North Korea: The Asian country now has about four million mobile-phone subscribers—roughly one-sixth of the population and four times the number in 2012, according to reports. However, nearly all North Korean devices run on locally developed operating systems that are stocked with censorship and surveillance tools. (WSJ)


China’s Scary Surveillance Technology: “Step by step, China has been rolling out surveillance technology that is remarkably intrusive, comprehensive and ubiquitous. Eager to exploit gains in technology, Beijing seems little concerned about human rights or privacy violations,” write editors of the Washington Post.


A Gentle Primer on Bitcoin: “The soaring price of bitcoin—the virtual currency is now worth more than $250 billion—has gotten a lot of attention in recent weeks. But the real significance of bitcoin isn't just its rising value. It's the technological breakthrough that allowed the network to exist in the first place. Bitcoin's still anonymous inventor, who went by the pseudonym Satoshi Nakamoto, figured out a completely new way for a decentralized network to reach a consensus about a shared transaction ledger.
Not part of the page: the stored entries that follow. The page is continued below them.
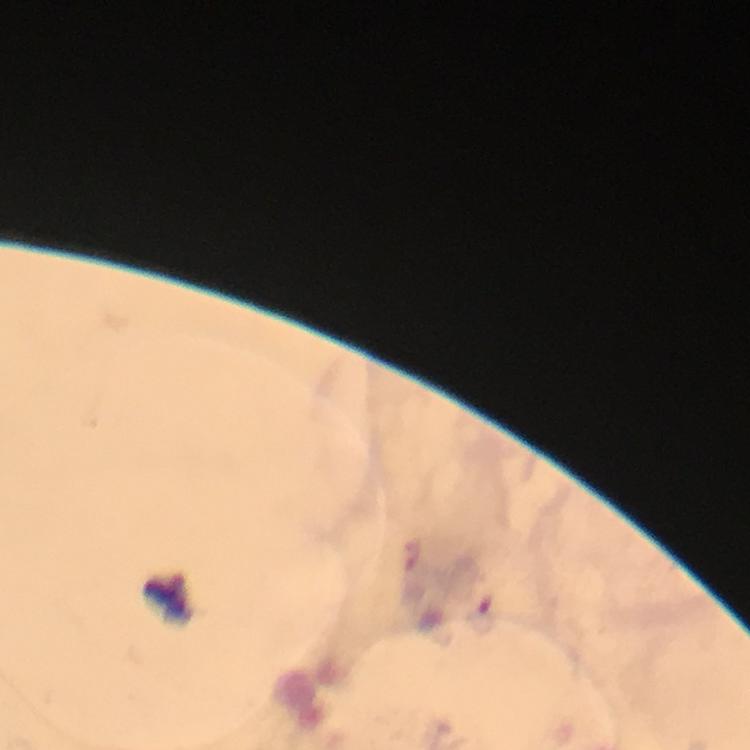
leukocyte locations = approximate centers as (x, y) in pixels: (171, 598)
context = from a malaria diagnostic workup
immersion oil = applied
malaria parasites = none detected
image size = 750×750 pixels
stain = Giemsa
magnification = 100x
cropped from = a single field of view
preparation = thick smear
capture = smartphone mounted on the microscope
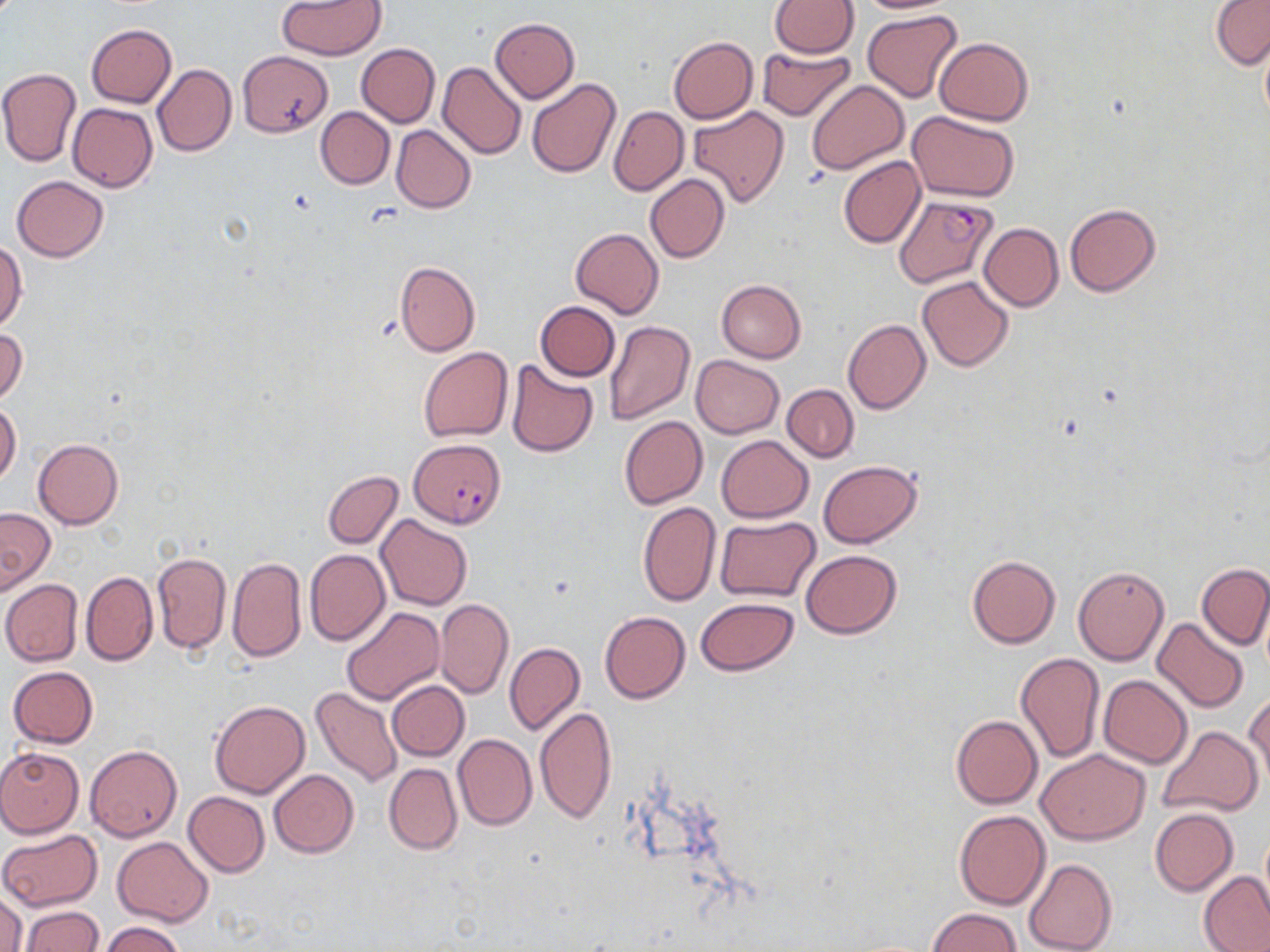
Summary:
  - Coordinate format: approximate bounding boxes as (x1, y1, x2, y2) in pixels
  - Uninfected red blood cell locations: (770, 0, 860, 57), (851, 0, 960, 14), (1211, 0, 1270, 71), (277, 1, 386, 60), (862, 9, 963, 103), (489, 18, 580, 102), (87, 23, 176, 108), (1259, 29, 1270, 129), (668, 36, 758, 123), (934, 37, 1032, 126), (356, 44, 440, 127), (757, 46, 855, 121), (237, 50, 334, 136), (437, 61, 525, 159), (152, 63, 236, 156), (0, 67, 80, 168), (526, 77, 621, 177), (806, 80, 909, 174), (68, 102, 157, 191), (608, 106, 687, 196), (687, 106, 790, 206), (315, 107, 395, 189), (907, 110, 1018, 200), (390, 125, 476, 213), (838, 155, 926, 248), (645, 174, 729, 263), (11, 175, 108, 262), (1065, 204, 1161, 296), (979, 222, 1063, 310), (570, 227, 663, 319), (0, 240, 26, 332), (394, 261, 480, 356), (916, 275, 1014, 372), (716, 279, 806, 363), (534, 301, 620, 381), (843, 319, 930, 415), (604, 321, 694, 424), (0, 327, 27, 406), (418, 347, 513, 442), (690, 356, 783, 438), (506, 360, 598, 457), (782, 384, 859, 462), (0, 401, 21, 486), (620, 416, 707, 509), (716, 435, 813, 523), (33, 439, 123, 529), (817, 460, 922, 548), (323, 470, 403, 548), (637, 501, 720, 606), (0, 507, 55, 594), (376, 515, 472, 611), (716, 517, 822, 603), (305, 550, 389, 646), (801, 550, 902, 639), (152, 552, 231, 654), (966, 555, 1060, 647), (226, 556, 306, 664), (1198, 565, 1270, 650), (1072, 566, 1169, 665), (81, 571, 158, 665), (1, 579, 83, 666), (695, 597, 798, 675), (436, 599, 513, 699), (339, 608, 444, 705), (600, 611, 690, 704), (1151, 617, 1249, 712), (505, 642, 585, 736), (1015, 652, 1104, 764), (7, 666, 99, 748), (1099, 675, 1193, 768), (387, 681, 468, 761), (311, 687, 403, 788), (1246, 692, 1269, 789), (210, 700, 309, 798), (535, 707, 617, 825), (951, 715, 1042, 808), (1157, 725, 1264, 818), (453, 733, 537, 831), (85, 745, 182, 840), (0, 748, 84, 837), (1038, 749, 1149, 844), (383, 762, 462, 855), (268, 769, 359, 858), (183, 791, 270, 877), (1150, 809, 1238, 896), (954, 810, 1050, 909), (0, 828, 103, 911), (1258, 828, 1270, 915), (112, 837, 213, 926), (1024, 858, 1117, 952), (1198, 871, 1270, 952), (0, 889, 26, 952), (20, 906, 104, 952), (928, 908, 1020, 952), (101, 921, 183, 952)
  - Plasmodium falciparum-infected red blood cell locations: (894, 193, 997, 289), (411, 438, 506, 528)
  - Slide-level diagnosis: Plasmodium falciparum
  - Stain: May-Grünwald-Giemsa
  - Image size: 1270×952 pixels
  - Magnification: 1000x
  - Modality: optical microscopy
  - Field of view: single
  - Preparation: thin blood film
This innovation made possible the kind of fully decentralized electronic payment systems that cypherpunks had dreamed about for decades,” writes Timothy B. Lee for Ars Technica.

The War over Net Neutrality: “What matters more is that the rules are being changed two years after they were put in place. Effective regulatory regimes need to be stable. Remember, this is an infrastructure industry. Outlays are heavy, and business decisions have to look forward over a span of years and even decades. There were lawsuits when the Obama administration acted; there are lawsuits again. A regulatory system in a perpetual state of upheaval is a heavy tax on investment and innovation,” write editors of Bloomberg.